Jakarta-Jurnal Nasional

Puluhan orang memadati ruang Sentra Pelayanan Masyarakat di Kepolisian Resor Bekasi. Hampir semua datang dengan tujuan yang sama, membuat Surat Keterangan Catatan Kepolisian (SKCK).

Maklum saja, Departemen Luar Negeri sedang membuka lowongan. Meski tak mendaftar ke sana , sebagian besar pembuat SKCK mengaku menyiapkannya jika sewaktu-waktu ada departemen lain yang buka.

“Saya mau bikin dua SKCK, satu untuk persyaratan CPNS, satu lagi untuk keperluan mencari kerja,” ujar Dalva Rachmawati, 22 tahun.

Dan berapa biaya untuk membuatnya?

Pertama kali masuk ke ruangan tersebut, ada meja kecil tempat mendaftar. Di sana, tertulis syarat pembuatan SKCK, yaitu membawa pengantar dari Kecamatan, foto kopi KTP, pas foto berwarna ukuran 4x6 sebanyak 3 lembar, sidik jari, dan telah mengisi lembar biodata.

Tapi, setelah itu semua, pemohon harus membayar Rp.15.000 setiap jenis SKCK. Karena membuat untuk dua kepentingan, maka Dalva harus membayar Rp.30.000. Setelah itu, ia masih harus membayar Rp.10.000 saat mengisi surat sidik jari.

Tak ada satupun biaya tersebut yang memakai tanda terima alias masuk ke kantong petugas!
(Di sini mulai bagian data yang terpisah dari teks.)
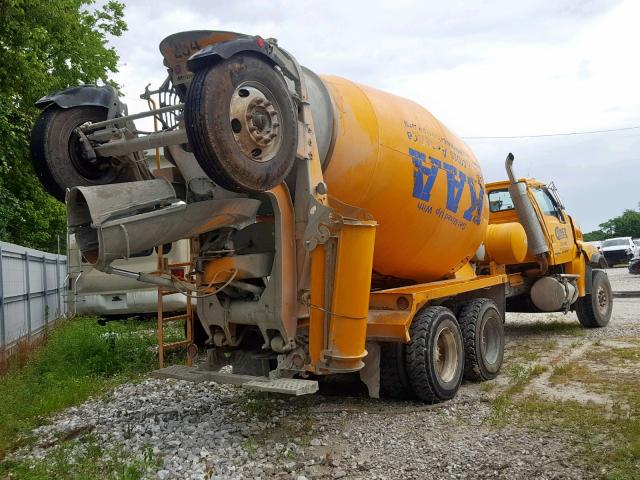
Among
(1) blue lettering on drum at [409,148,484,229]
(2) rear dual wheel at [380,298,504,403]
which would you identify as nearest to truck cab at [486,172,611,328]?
(1) blue lettering on drum at [409,148,484,229]

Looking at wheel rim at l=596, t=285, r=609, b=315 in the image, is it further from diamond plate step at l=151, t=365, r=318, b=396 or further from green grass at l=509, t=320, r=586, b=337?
diamond plate step at l=151, t=365, r=318, b=396

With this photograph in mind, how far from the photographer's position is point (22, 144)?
15.0 meters

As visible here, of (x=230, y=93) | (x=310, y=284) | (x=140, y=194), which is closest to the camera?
(x=230, y=93)

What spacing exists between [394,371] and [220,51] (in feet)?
11.4

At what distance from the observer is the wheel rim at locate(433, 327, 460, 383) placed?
6.40 m

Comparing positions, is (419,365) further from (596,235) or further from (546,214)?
(596,235)

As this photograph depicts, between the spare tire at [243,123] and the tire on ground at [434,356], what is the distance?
227 cm

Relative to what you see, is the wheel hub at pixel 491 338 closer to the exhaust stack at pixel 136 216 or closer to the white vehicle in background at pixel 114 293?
the exhaust stack at pixel 136 216

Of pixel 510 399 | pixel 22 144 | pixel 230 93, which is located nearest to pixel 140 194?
pixel 230 93

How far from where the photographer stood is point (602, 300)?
39.9ft

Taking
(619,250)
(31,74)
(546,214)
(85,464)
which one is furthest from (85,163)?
(619,250)

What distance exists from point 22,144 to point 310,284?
12.6 m

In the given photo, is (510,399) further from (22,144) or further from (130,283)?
(22,144)

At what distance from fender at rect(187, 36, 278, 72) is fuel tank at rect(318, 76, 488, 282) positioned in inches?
51.1
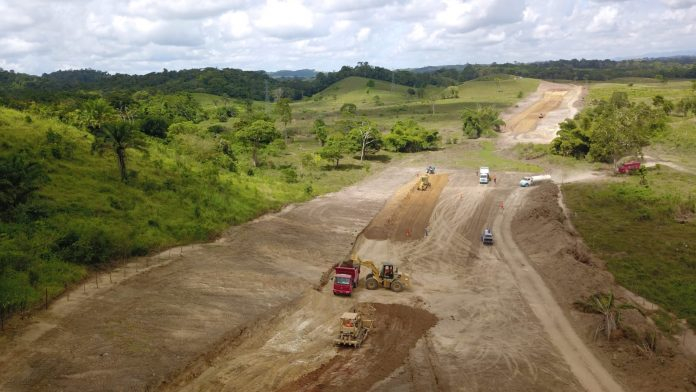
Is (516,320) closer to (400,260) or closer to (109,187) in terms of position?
(400,260)

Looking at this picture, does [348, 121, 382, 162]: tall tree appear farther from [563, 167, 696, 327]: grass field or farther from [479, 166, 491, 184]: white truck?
[563, 167, 696, 327]: grass field

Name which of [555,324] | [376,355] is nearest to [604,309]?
[555,324]

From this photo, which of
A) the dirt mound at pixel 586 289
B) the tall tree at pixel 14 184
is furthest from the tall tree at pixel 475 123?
the tall tree at pixel 14 184

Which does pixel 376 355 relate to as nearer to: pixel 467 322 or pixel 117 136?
pixel 467 322

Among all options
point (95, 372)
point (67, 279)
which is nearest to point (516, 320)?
point (95, 372)

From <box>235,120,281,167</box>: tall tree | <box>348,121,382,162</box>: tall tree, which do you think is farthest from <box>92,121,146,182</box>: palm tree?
<box>348,121,382,162</box>: tall tree

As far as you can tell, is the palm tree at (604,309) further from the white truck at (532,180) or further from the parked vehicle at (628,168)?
the parked vehicle at (628,168)
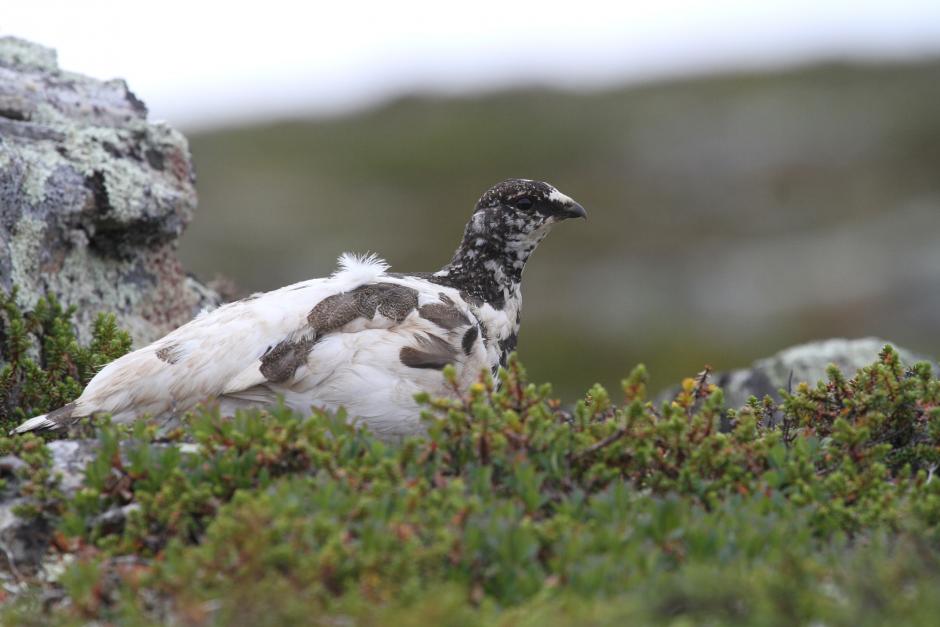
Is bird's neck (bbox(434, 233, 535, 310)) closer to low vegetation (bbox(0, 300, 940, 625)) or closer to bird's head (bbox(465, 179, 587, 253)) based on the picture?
bird's head (bbox(465, 179, 587, 253))

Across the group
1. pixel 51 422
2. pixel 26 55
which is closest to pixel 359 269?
pixel 51 422

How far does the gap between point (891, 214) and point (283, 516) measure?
27.1 m

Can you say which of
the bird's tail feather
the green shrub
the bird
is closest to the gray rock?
the bird

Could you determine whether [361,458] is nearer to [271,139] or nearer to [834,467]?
[834,467]

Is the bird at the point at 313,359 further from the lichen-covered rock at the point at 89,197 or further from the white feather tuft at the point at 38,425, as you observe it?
the lichen-covered rock at the point at 89,197

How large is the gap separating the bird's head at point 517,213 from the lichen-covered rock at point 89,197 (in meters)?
2.24

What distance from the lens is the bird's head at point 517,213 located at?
6.60 meters

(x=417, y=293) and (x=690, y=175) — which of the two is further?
(x=690, y=175)

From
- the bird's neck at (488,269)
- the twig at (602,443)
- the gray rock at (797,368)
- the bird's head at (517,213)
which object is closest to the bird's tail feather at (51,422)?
the bird's neck at (488,269)

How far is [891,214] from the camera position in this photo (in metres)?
28.0

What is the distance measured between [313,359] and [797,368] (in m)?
4.70

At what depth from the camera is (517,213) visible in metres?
6.63

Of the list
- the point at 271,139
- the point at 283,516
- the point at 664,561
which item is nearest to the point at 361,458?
the point at 283,516

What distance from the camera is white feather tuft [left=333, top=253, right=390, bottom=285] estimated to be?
5832mm
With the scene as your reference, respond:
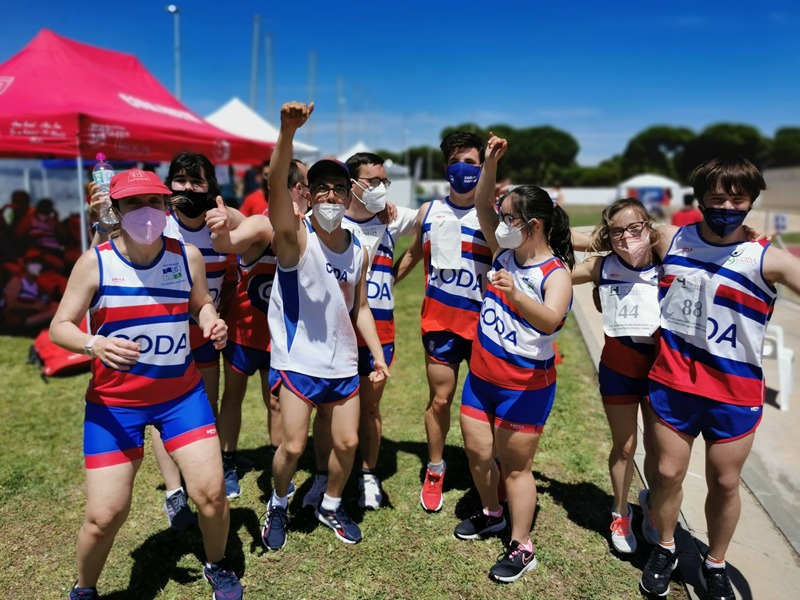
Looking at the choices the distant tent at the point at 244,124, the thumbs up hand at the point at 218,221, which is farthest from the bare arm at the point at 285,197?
the distant tent at the point at 244,124

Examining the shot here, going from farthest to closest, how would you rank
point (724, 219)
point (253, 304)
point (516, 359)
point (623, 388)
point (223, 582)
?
point (253, 304)
point (623, 388)
point (516, 359)
point (223, 582)
point (724, 219)

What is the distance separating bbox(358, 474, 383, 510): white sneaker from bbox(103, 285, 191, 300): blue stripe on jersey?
179cm

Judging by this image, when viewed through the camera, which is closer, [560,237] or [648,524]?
[560,237]

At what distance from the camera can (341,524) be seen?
327 centimetres

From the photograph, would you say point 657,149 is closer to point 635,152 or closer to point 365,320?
point 635,152

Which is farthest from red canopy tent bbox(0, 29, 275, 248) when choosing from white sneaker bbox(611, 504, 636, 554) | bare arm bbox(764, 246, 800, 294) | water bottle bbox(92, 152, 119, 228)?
bare arm bbox(764, 246, 800, 294)

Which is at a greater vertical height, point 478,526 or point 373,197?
point 373,197

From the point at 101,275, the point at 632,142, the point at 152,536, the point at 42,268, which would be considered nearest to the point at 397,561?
the point at 152,536

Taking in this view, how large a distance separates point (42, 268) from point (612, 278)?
8.40 metres

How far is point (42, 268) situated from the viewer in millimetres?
8367

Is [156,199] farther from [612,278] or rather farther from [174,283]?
[612,278]

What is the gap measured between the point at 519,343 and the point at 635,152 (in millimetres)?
100696

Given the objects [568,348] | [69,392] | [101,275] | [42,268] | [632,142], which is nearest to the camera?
[101,275]

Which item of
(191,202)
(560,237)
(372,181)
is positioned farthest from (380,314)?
(191,202)
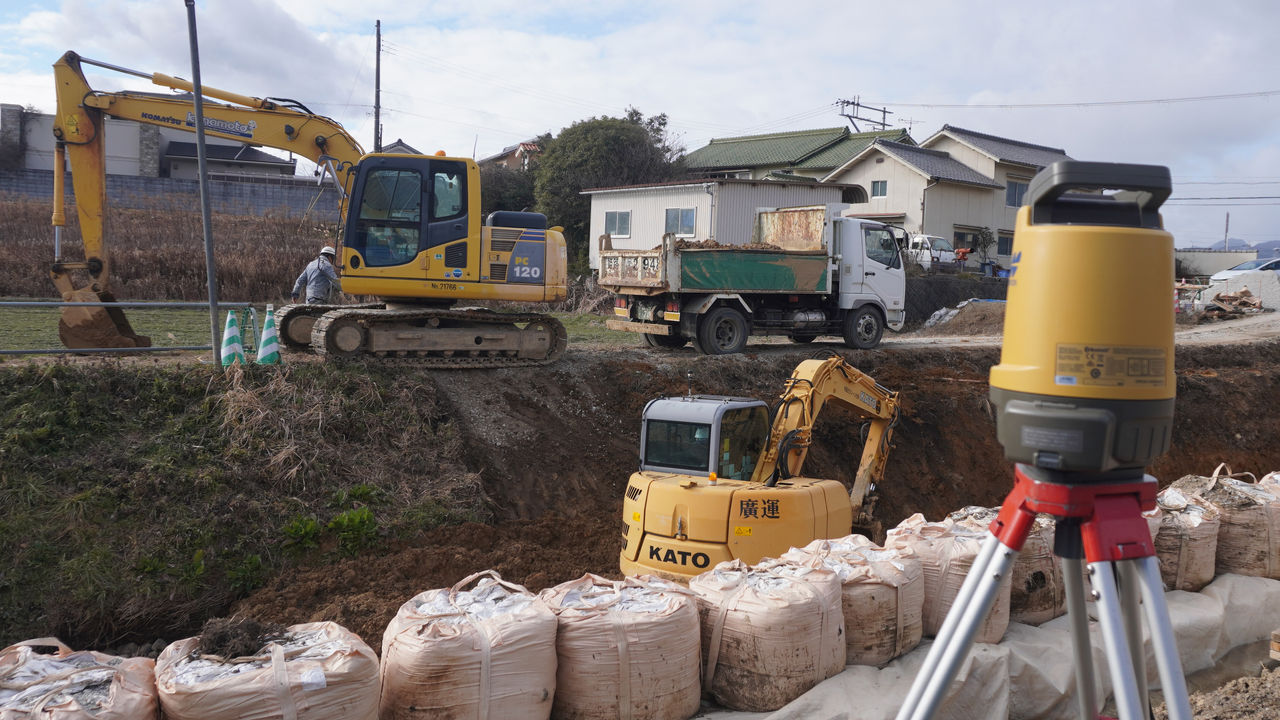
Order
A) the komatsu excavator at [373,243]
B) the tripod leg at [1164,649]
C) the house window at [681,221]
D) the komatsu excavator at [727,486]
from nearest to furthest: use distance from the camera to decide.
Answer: the tripod leg at [1164,649] → the komatsu excavator at [727,486] → the komatsu excavator at [373,243] → the house window at [681,221]

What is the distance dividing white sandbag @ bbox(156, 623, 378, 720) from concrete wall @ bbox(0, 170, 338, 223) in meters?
27.8

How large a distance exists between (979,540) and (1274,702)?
1.87 meters

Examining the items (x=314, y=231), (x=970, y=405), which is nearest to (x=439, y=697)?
(x=970, y=405)

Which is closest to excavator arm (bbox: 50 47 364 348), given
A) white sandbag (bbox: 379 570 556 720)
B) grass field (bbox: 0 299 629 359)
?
grass field (bbox: 0 299 629 359)

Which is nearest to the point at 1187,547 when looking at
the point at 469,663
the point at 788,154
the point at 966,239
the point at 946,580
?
the point at 946,580

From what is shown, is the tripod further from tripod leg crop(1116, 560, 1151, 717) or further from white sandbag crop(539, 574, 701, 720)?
white sandbag crop(539, 574, 701, 720)

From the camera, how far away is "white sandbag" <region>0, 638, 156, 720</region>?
3.10m

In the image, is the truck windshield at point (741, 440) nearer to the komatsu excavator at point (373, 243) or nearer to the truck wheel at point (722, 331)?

Lain lagi dengan Retno Rita Sari, 21 tahun. Karena tak membawa Surat Pengantar dari Kecamatan, petugas tak mau memproses pembuatannya. Tapi, karena Retno butuh SKCK dan tak ada waktu lagi untuk kembali keesokan harinya, ia pun memberi “uang pelicin”.

“Ngomongnya pas lagi sepi. Kalau banyak orang, bapaknya jaim (jaga image). Saya sempat dimarahin dulu, tapi langusng mau pas saya nawarin goban (Rp.50.000),” ujarnya.

Saat Jurnal Nasional berada di sana , jumlah pemohon begitu banyak. Saking banyaknya, pemohon harus berdiri mengantri ataupun menunggu di luar ruangan karena tak ada tempat di dalam.

Tanpa malu-malu, petugas di meja pendaftaran langsung meminta Rp.15.000 jika ingin berkasnya diproses. Sepengamatan Jurnal Nasional, tak ada satupun pemohon yang berani menanyakan tentang pungutan tersebut.

“Nggak nanya aja bapaknya sudah ketus, gimana kalau kita nanya! Bisa-bisa nggak dibuatin,” ujar Izkandar Sulkarnaen, 27 tahun, yang akrab disapa Izul.

SKCK berfungsi untuk menyatakan bahwa seseorang tidak sedang dalam proses tindak pidana atau kejahatan lainnya. Yang mengherankan, kenapa harus dibedakan natara keperluan melamar CPNS dan keperluan melamar kerja? Bukankah keduanya sama saja.

“Begini ya, itu bukan kami yang tentukan, tapi pihak di sana (perusahaan),” ujar petugas di meja pendaftaran dengan nada ketus.

Saat mencari konfirmasi tentang pungutan tersebut, Brigadir Kepala Jajat Sudrajat dari Satuan Bina Mitra Polres Bekasi mengatakan bahwa seharusnya uang tersebut jangan dilihat sebagai pungutan.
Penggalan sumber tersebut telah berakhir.